*READING PASSAGE*.
Yeah, it's kind of indefinable. What is it that makes Bond music? What are the ingredients? We know that they're often torch songs. They're often to do with conjuring up the world of Bond, the world of espionage and danger and sex and violence. The essential ingredients, apart from John Barry's music and those chords and melancholia, is Shirley Bassey. People have been riffing on what she brings to Bond ever since. Don Black describes her -- she doesn't sing a song, she tears chunks out of it and she just gets in there and there's no one else like her.
For me, as a non-musician, even when people are doing their own thing all the way up to Billie and Finneas on "No Time To Die," they're still filtering it through the sensibility of Shirley Bassey. There's an element of Shirley Bassey in Billie's singing. It was the least typical song, I think, for Billie at that point. She talked about knowing that she had to bring it and hit this high note at the end, which is something she'd never done before because that's what Shirley did and that's what you still have to do to this day.

*RECORDS SHOWN*.
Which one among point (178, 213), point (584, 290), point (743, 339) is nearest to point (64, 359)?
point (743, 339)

---

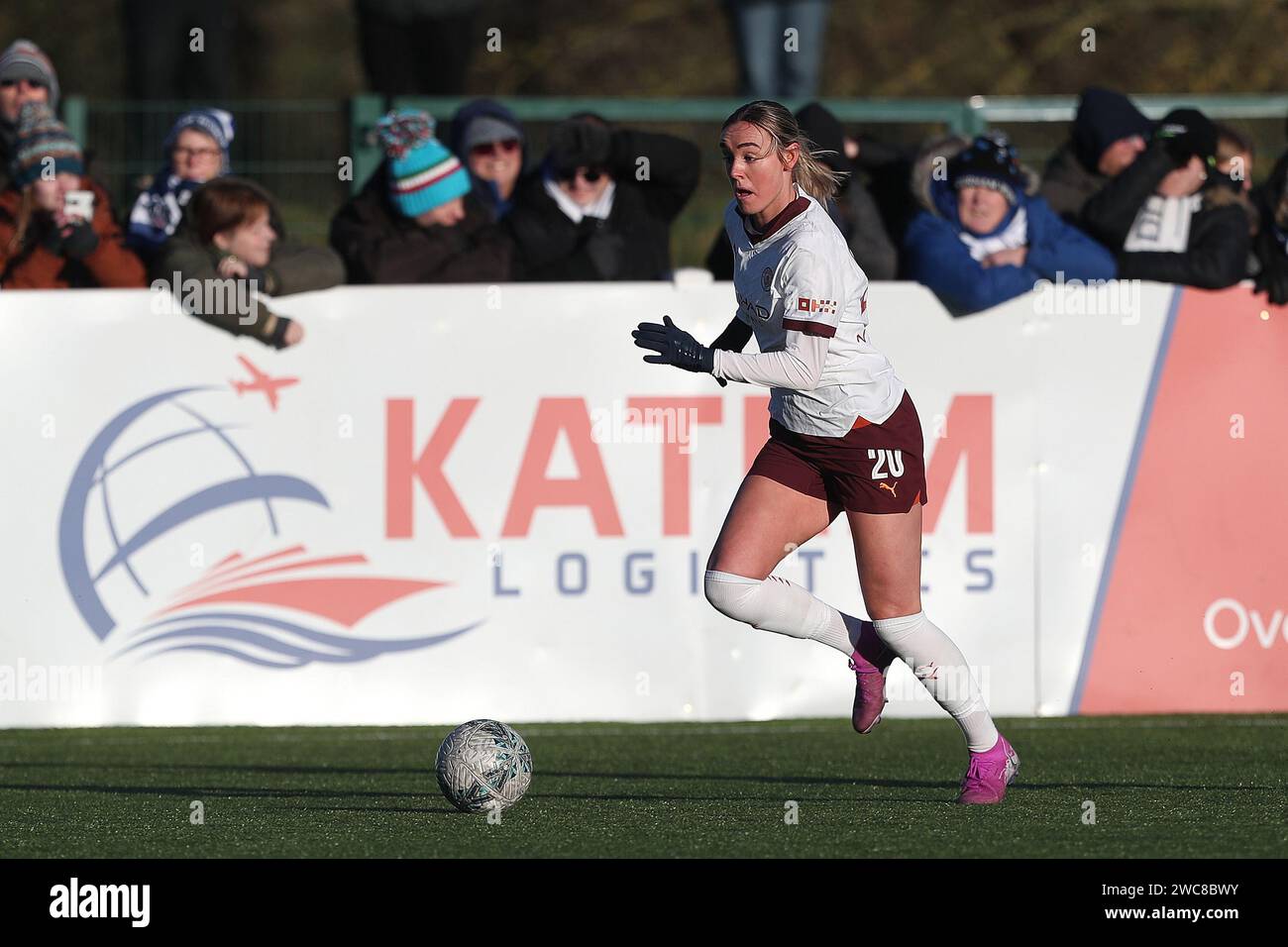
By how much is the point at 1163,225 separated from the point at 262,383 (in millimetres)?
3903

* * *

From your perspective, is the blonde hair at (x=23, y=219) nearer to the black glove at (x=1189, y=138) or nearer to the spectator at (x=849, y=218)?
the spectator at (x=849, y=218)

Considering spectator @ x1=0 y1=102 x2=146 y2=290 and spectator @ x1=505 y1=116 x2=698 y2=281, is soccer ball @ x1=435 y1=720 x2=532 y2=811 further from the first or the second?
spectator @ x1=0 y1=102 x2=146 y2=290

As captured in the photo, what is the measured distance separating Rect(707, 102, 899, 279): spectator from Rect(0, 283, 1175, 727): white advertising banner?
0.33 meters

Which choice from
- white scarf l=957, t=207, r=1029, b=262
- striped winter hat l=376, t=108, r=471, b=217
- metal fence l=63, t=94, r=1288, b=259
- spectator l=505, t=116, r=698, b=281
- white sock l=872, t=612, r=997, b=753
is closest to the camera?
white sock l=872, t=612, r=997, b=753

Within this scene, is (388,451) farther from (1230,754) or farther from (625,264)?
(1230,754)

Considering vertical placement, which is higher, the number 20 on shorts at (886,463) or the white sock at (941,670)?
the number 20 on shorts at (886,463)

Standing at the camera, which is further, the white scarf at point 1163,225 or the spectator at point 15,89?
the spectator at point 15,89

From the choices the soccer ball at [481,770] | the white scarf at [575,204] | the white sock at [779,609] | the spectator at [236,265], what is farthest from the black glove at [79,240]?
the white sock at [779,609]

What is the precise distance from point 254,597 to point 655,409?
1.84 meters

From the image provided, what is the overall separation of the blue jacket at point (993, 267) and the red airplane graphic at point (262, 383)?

*SET PROBLEM 1*. Retype the passage on Bond music in full, word for word.
*SET PROBLEM 2*. Put the listing entries between the lines holding "Standing at the" and "1.84 meters", inclusive, into a two-column CSV with the headers entry and answer. Write one row per entry, with its text and its answer each in a single quoted field and line breaks replaced by spaces.
The Bond music passage and the listing were taken from unrelated sources.

*EXPECTED OUTPUT 1*.
Yeah, it's kind of indefinable. What is it that makes Bond music? What are the ingredients? We know that they're often torch songs. They're often to do with conjuring up the world of Bond, the world of espionage and danger and sex and violence. The essential ingredients, apart from John Barry's music and those chords and melancholia, is Shirley Bassey. People have been riffing on what she brings to Bond ever since. Don Black describes her -- she doesn't sing a song, she tears chunks out of it and she just gets in there and there's no one else like her.
For me, as a non-musician, even when people are doing their own thing all the way up to Billie and Finneas on "No Time To Die," they're still filtering it through the sensibility of Shirley Bassey. There's an element of Shirley Bassey in Billie's singing. It was the least typical song, I think, for Billie at that point. She talked about knowing that she had to bring it and hit this high note at the end, which is something she'd never done before because that's what Shirley did and that's what you still have to do to this day.

*EXPECTED OUTPUT 2*.
entry,answer
"Standing at the camera, which is further, the white scarf at point 1163,225 or the spectator at point 15,89?","the spectator at point 15,89"
"From the choices the soccer ball at [481,770] | the white scarf at [575,204] | the white sock at [779,609] | the spectator at [236,265], what is farthest from the black glove at [79,240]?","the white sock at [779,609]"
"What is the precise distance from point 254,597 to point 655,409?","1.84 meters"